Adisseo to withdraw from the US market
In the wake of the US International Trade Commission’s findings against Adisseo and Sumitomo Chemical Asia for dumping DL-methionine, the former has announced its withdrawal from the US DL-methionine market. Addisseo produces DL-methionine at two plants in France, and a methionine hydroxy analogue in Spain and China. In late July 2020, Novus filed an anti-dumping duty petition with the US Department of Commerce (DoC) against competing French, Spanish, and Japanese methionine suppliers to the US market. In February of this year, the DoC released its preliminary findings and suggested anti-dumping duties on methionine produced by Adisseo in France (43,82%), Spain (31,98%), and Japan (135,1%). Final determinations for Spanish and Japanese origin methionine sources are expected in August.

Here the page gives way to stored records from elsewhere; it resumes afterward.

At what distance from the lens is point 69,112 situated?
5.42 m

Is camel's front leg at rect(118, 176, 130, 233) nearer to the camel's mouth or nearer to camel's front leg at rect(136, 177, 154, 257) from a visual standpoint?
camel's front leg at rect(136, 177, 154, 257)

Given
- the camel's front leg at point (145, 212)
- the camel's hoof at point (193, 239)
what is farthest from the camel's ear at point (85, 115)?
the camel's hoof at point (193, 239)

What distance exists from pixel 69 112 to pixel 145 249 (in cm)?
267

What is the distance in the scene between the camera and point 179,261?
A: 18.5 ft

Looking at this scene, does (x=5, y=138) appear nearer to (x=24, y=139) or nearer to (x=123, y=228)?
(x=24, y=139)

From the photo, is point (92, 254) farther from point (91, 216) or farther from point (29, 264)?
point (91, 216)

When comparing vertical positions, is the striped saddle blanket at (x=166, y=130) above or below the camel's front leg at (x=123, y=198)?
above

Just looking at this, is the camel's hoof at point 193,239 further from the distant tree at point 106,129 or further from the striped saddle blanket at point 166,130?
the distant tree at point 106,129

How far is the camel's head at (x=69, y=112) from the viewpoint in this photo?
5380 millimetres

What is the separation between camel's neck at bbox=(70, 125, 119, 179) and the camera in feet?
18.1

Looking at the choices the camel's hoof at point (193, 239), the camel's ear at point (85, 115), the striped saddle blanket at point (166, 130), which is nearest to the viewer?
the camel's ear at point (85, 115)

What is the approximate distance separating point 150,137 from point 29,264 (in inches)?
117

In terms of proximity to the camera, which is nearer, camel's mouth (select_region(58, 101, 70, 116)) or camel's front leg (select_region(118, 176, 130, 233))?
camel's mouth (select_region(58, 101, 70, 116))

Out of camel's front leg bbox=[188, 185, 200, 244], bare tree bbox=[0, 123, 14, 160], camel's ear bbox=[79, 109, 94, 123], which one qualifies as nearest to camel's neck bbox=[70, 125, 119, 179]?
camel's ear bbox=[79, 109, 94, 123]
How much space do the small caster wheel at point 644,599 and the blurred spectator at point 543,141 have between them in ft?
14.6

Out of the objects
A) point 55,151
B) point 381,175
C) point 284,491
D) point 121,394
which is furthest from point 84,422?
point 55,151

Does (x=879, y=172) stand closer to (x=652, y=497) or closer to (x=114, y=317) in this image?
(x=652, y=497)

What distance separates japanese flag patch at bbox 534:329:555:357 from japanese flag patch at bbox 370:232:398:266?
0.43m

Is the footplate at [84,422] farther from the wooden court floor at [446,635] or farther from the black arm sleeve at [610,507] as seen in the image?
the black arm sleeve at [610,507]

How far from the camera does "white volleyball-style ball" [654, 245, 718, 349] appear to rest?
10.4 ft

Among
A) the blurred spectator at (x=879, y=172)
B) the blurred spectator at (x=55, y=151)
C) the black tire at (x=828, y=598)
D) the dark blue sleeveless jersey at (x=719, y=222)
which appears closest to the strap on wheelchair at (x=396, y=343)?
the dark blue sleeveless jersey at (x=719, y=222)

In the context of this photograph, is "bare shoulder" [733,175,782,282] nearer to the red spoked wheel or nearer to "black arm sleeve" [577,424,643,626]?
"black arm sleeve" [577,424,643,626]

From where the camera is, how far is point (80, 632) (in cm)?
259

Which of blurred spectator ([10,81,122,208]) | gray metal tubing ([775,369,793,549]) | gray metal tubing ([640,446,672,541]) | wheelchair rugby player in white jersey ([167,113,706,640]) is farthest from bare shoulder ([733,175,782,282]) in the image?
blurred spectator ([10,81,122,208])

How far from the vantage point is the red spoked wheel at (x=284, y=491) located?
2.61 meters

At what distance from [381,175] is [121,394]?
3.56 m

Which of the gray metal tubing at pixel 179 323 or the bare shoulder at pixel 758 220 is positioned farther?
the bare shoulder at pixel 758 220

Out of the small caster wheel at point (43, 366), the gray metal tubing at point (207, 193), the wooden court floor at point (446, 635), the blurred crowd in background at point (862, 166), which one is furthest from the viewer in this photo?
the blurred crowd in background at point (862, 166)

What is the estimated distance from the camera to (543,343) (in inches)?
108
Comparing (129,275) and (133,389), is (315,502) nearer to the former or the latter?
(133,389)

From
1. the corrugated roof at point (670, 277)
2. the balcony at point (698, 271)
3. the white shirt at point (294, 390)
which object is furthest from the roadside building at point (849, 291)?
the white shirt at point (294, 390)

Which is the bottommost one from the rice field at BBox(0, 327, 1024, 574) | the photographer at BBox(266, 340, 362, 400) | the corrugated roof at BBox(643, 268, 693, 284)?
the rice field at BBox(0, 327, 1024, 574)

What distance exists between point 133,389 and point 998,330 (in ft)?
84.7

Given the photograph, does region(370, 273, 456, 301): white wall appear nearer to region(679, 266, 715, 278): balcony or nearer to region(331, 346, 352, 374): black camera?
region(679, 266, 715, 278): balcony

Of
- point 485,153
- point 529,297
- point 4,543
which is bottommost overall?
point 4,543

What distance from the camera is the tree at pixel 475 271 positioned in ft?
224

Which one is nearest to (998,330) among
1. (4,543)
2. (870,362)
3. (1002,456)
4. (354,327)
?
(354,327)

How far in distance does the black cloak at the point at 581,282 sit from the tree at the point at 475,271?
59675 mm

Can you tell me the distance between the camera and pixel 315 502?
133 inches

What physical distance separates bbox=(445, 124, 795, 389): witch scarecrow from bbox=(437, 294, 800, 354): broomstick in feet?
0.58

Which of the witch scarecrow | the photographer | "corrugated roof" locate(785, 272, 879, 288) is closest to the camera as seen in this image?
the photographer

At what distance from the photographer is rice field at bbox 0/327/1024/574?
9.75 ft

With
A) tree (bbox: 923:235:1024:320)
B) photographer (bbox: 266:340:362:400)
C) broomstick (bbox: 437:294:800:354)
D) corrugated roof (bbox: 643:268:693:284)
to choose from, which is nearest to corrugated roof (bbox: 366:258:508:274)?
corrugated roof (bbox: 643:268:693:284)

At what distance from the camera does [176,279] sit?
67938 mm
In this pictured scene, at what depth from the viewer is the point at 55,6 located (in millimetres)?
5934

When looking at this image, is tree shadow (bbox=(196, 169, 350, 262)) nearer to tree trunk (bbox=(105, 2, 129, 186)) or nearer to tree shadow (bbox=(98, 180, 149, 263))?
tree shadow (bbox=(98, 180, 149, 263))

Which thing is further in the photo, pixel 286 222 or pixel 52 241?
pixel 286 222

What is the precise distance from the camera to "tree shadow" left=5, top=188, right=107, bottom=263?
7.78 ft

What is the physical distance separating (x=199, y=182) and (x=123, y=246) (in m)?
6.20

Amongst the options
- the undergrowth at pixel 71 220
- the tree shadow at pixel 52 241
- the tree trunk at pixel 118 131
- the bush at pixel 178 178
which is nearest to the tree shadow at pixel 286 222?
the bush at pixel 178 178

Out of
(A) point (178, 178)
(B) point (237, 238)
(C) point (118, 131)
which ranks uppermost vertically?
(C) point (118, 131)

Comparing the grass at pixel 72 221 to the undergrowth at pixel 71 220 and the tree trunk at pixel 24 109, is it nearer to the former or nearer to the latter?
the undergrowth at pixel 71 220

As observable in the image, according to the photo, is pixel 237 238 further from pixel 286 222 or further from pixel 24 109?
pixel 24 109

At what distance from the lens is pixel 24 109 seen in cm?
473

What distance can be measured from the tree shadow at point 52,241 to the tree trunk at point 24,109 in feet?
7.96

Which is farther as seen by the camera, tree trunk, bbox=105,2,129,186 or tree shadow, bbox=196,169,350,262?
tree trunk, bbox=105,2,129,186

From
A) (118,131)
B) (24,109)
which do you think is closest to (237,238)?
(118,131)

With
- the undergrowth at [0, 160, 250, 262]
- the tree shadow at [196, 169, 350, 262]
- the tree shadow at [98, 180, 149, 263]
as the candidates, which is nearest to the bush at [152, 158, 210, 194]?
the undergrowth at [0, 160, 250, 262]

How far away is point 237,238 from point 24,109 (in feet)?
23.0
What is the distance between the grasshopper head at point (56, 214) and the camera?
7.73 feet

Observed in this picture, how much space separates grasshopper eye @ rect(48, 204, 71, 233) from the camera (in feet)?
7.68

EU finalises farm subsidies
After more than three years of negotiations, the European Union (EU) has finalised the terms of the Common Agricultural Policy (CAP). The CAP attempts to move some funding away from intensive farming and toward environmentally friendly and sustainable agricultural practices. Under the new CAP, member states must ensure that at least 20% of all payments to farmers are used for so-called eco-schemes, while at least 10% must go to small farms. All payments will also be subject to farmers’ adherence to existing environmental rules. The new agreement also creates an emergency fund of EUR 450 million (ZAR 7,6 billion) in case of serious disruptions to agriculture, such as the current pandemic. The EU has allocated around EUR 387 billion (ZAR 6,5 trillion) to the new CAP until 2027, almost a third of the EU budget.

Plunging pork
Global pork prices have declined in recent weeks, after the Chinese government announced that they have replenished the national swine herd to early 2018 levels, before African swine fever (ASF) swept through the country and devastated pork production. In anticipation of much slower demand from China US hog futures dropped by 17% in late June, while various cut-outs followed the same pattern. Live hog prices in China have been declining steadily since January, as domestic production recovered, and dropped to the lowest levels since 2013. However, it has rebounded somewhat as the number of hogs sent to slaughter tapered off after farmers flooded the market with hogs when prices were falling. German pork prices also declined in recent weeks, however the German Farmers’ Union (Deutscher Bauernverband, or DBV), are hopeful that prices will rebound as the football season, and the summer, finally gets going.